Despite its popularity, Digimon was never considered amongst the top tier of anime. Even at its height, the series struggled with having unfair comparisons of being a Pokémon knock off leveled against it. It didn't help that the series was seemingly held in contempt by a minority who saw it as an attempt to sell Tamagotchi (virtual pet) clones. Was there a really a demand for a follow up to a franchise that had hit its peak during the early 2000's?

Digimon Adventure Tri doesn't break from the mold of Saturday morning fare from which it is most favorably remembered. Rather it is a return to the innocent days of simpler times. Digimon was not like other shows; its characters felt real, balancing practical goals and responsibilities in a real world setting while still finding themselves fastened with the task of defending a foreign world. The English Dub was also a marked departure from anything that had been brought stateside at the time. While Sailor Moon and Dragon Ball were massacred as a means of introducing them to younger audiences, Digimon was spared the butchery.

Picking up three years after the second season, Digimon Adventure 02, Digimon Adventure Tri's opening minutes lends itself to a slice of life atmosphere, finding a more mature Digi-destined crew having moved on with their lives and prepping themselves for life after high school. With the gate to the Digital World closed, Tai reminisces about adventures past while the rest of the group have seemingly moved on with their lives. Meanwhile, a freak incident resulting in multiple electronic devices malfunctioning heralds the arrival of an infected Kuwagamon to wreak in the human world. With both the Digital world and the real world intersecting once more, the Digi-destined assemble once more to unravel the mystery behind the gate's breach.

Because this release is the first of a planned six films, little happens in the way of advancing the plot. The Digi-destined reunite and learn of the existence of an enigmatic organization harboring a mysterious agenda. Toss in a few Digimon battles and the first film wraps with the set up for the next film complete. Despite the characters growing older, there is little in the way of development that doesn't reflect what we saw in the previous animated series.
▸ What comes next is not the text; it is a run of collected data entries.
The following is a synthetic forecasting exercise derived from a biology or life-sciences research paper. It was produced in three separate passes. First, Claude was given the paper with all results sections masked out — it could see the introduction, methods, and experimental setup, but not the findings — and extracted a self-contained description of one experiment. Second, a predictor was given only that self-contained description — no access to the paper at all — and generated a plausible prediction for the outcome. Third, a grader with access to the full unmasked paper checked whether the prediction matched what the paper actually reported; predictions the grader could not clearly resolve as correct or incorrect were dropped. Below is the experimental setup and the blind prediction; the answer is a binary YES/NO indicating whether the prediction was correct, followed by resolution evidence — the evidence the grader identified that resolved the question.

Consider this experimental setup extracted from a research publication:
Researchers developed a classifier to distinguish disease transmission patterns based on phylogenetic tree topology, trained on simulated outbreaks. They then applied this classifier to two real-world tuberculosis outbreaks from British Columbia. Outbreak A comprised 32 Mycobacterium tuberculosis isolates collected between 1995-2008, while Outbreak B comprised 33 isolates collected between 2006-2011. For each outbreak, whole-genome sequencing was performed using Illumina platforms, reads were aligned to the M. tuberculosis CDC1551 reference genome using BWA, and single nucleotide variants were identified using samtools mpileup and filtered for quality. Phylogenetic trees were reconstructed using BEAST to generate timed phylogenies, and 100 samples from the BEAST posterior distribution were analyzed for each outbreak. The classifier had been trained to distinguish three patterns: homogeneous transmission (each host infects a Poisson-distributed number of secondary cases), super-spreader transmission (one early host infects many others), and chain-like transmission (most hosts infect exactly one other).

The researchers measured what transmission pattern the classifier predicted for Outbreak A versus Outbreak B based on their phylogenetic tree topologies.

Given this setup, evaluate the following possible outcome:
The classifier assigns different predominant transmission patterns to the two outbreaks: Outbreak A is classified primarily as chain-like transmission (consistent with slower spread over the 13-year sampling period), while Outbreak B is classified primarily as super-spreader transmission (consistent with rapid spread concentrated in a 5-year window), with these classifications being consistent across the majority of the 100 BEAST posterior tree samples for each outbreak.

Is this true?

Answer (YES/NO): NO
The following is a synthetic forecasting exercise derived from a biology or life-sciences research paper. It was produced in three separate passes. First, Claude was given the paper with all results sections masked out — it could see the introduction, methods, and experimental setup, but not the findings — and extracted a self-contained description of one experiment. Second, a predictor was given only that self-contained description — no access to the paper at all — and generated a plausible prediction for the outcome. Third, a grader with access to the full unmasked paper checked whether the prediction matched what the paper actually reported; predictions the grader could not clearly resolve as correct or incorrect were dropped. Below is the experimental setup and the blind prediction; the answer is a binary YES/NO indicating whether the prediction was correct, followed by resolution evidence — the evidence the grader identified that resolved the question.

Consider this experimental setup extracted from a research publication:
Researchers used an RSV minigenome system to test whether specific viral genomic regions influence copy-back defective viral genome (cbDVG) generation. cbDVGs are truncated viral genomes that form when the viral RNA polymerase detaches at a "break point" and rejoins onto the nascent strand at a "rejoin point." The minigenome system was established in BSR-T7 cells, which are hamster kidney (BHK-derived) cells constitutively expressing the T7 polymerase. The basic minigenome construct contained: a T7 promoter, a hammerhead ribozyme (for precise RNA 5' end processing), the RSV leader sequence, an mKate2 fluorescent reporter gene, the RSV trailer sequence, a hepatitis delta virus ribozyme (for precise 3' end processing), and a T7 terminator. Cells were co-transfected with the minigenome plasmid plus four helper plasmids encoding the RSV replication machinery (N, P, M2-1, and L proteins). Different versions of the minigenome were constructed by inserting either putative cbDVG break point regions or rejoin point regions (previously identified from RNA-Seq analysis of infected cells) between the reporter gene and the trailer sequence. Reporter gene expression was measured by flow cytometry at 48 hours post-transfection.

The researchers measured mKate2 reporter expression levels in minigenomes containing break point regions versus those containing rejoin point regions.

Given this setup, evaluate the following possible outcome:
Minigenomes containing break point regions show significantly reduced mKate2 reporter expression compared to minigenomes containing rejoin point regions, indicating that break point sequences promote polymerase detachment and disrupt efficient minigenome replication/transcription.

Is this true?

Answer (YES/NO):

Still, these are minor critiques as the film sheds whatever chances it has at targeting a greater audience and zeroes in on what fans of the franchise have come to expect. There are the callbacks to romantic pairings previously teased. Tai and Matt still find themselves at odds in their familiar friendly rivalry of who is the alpha in the group, and Mimi is still the outspoken diva of the group. Successfully capturing the spirit of the series from which it is spawned, this is a love letter to the franchise, carefully crafted to appeal its fanbase.

The Bluray

Video and Audio:

Shout Factory's release of the film is a solid effort. The stylistic choice in the designs of the characters older appearances blends well in the more naturalistic environments thanks to the greater attention to detail accompanying a films budget. Digimon always sported a brighter color pallet, which the film replicates exquisitely in high definition.

Most of the original voice cast also make their return to the series sounding as natural as ever, slipping back into their characters with relative ease. Picking back up so long after the series ended, the actors deserve kudos for not only capturing the nuances of their characters, but also observing how they have aged and matured.

Worthy of note is Shout Factory's inclusion of the familiar theme song over the main menu which is a nice touch.


As much as the film is a story of reunion, this is reflected in the special features. Interviews with the English voice cast delve into their feelings on returning to the franchise, and a brief look at the screening make up the bulk of extras.

Final Thoughts:

Despite higher production standards, Digimon Adventure Tri delivers more of the same in what is an obvious love letter to the franchise. While not ground breaking in the slightest, the film was never meant to set standards beyond appeasing the franchises fanbase. Offering a taste of greater things to come, the film is enough to whet fan's appetites until the next installment lands.